**Text segment**
Photo Credit: Sarah Seltzer

 
 
 
 

In the last two years, Washington DC has taken the lion’s share of abuse as a part of the Republican Party’s war on women. With Congress using its authority to dominate the district’s home rule with their own ideas for legislation, and a bitter, partisan battle over everything from budgets to taxes to what type of silverware should be used in the Capitol’s cafeteria, the House GOP has taken the opportunity to use DC as a bargaining chip, attempting to impose their own social agenda on the city to either get better leverage in negotiations or toss more red meat to their conservative base.

Despite running for office on a mandate that the national government should not interfere with the decisions of local entities, the GOP made it clear that when it comes to a woman’s right to control her own body, keeping her pregnant supersedes their avowed love of “states’ rights.” In 2010, Republicans nearly shut down the entire government by refusing to pass a budget, attempting to force the Democrats to include, among other cuts, an elimination of all government funding for family planning.  

They didn’t get their way. But in exchange, they got something that in the end may be more important – a ban on “taxpayer funding” for abortions in DC

Not allowing the poor women of the district to use Medicaid to help pay for terminating a pregnancy may seem like a small loss in the greater scheme of reproductive rights. But the success of imposing their rigid moral view on the city did something even more important. It allowed Republicans to see that they could use their congressional power to impose anti-choice legislation on a local area--a region that lacks the ability to fight back by voting them out, cutting off donations, or any other means of recourse. Even better, it presented Congress with an opportunity that those who oppose abortion have been desperately seeking: A chance to fast-track a case to the Supreme Court in an attempt to overturn Roe v. Wade.

Anti-choice activists have pinned many of their hopes of reversing the ruling on the so-called “Pain-Capable Unborn Child Protection Act,” a piece of legislation first introduced and passed in Nebraska in 2009. Under the legislation, abortion opponents claim that a fetus has the capability to feel pain at 20 weeks post-conception, making that a clear point in time at which abortion should be outlawed.

Saved data entries:
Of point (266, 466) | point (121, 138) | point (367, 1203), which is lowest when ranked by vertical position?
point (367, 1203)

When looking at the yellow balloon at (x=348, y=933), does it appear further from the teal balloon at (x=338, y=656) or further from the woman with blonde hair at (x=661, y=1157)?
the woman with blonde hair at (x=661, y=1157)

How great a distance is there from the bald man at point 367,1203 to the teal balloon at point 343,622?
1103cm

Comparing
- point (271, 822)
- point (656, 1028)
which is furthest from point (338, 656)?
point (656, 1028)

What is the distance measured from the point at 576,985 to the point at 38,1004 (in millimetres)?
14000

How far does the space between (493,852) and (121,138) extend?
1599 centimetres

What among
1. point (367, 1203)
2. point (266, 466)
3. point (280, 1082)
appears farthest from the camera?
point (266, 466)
--
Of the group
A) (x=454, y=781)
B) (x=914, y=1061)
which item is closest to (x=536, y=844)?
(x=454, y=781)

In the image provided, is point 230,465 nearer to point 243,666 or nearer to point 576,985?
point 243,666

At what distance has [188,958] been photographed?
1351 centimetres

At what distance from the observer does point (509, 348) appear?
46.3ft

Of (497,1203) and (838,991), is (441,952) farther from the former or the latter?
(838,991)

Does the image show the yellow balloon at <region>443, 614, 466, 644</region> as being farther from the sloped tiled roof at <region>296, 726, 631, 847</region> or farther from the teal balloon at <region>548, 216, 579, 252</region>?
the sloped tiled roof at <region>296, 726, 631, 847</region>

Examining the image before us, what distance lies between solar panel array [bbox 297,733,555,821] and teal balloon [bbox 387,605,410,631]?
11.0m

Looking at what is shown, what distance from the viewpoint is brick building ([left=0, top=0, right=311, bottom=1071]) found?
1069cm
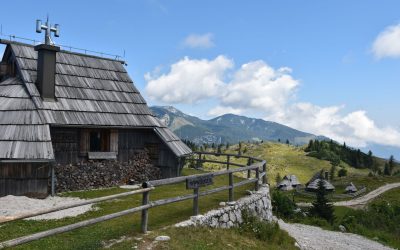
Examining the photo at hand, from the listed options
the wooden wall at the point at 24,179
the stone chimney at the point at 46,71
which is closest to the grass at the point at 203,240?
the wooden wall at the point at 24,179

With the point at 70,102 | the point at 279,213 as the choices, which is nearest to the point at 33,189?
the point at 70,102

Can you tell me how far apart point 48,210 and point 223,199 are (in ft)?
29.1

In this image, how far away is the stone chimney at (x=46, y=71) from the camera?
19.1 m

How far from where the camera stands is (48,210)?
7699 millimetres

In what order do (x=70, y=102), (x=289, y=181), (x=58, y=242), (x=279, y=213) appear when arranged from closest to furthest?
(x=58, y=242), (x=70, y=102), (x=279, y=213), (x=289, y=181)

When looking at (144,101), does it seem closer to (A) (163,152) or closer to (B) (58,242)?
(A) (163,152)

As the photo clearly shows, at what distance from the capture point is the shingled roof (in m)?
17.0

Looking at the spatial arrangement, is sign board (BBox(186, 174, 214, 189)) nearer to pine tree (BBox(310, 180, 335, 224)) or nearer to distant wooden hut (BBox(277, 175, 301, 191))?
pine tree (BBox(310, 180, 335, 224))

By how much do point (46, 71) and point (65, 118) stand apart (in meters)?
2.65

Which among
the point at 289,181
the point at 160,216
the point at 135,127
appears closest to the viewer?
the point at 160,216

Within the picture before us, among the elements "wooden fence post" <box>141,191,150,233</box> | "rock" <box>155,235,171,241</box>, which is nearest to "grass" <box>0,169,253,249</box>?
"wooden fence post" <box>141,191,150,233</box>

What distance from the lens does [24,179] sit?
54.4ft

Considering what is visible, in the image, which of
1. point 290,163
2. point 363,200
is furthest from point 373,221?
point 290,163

**Requirement 1**
Answer these questions from the article about Washington DC.
(a) In what year did Republicans nearly shut down the entire government by refusing to pass a budget?
(b) What did Republicans get in exchange when they didn't get their way?
(c) In which state, and in what year, was the "Pain-Capable Unborn Child Protection Act" first introduced and passed?
**Requirement 2**
Print the passage of the article about Washington DC that starts at "Anti-choice activists have" and ends at "should be outlawed.".
**Requirement 3**
In one to three sentences, explain why abortion opponents treat 20 weeks post-conception as the point at which abortion should be outlawed, according to the article about Washington DC.

**Problem solution 1**
(a) 2010
(b) A ban on "taxpayer funding" for abortions in DC
(c) Nebraska, in 2009

**Problem solution 2**
Anti-choice activists have pinned many of their hopes of reversing the ruling on the so-called “Pain-Capable Unborn Child Protection Act,” a piece of legislation first introduced and passed in Nebraska in 2009. Under the legislation, abortion opponents claim that a fetus has the capability to feel pain at 20 weeks post-conception, making that a clear point in time at which abortion should be outlawed.

**Problem solution 3**
Abortion opponents claim that a fetus can feel pain at 20 weeks post-conception. In their view, this makes 20 weeks a clear point in time at which abortion should be outlawed.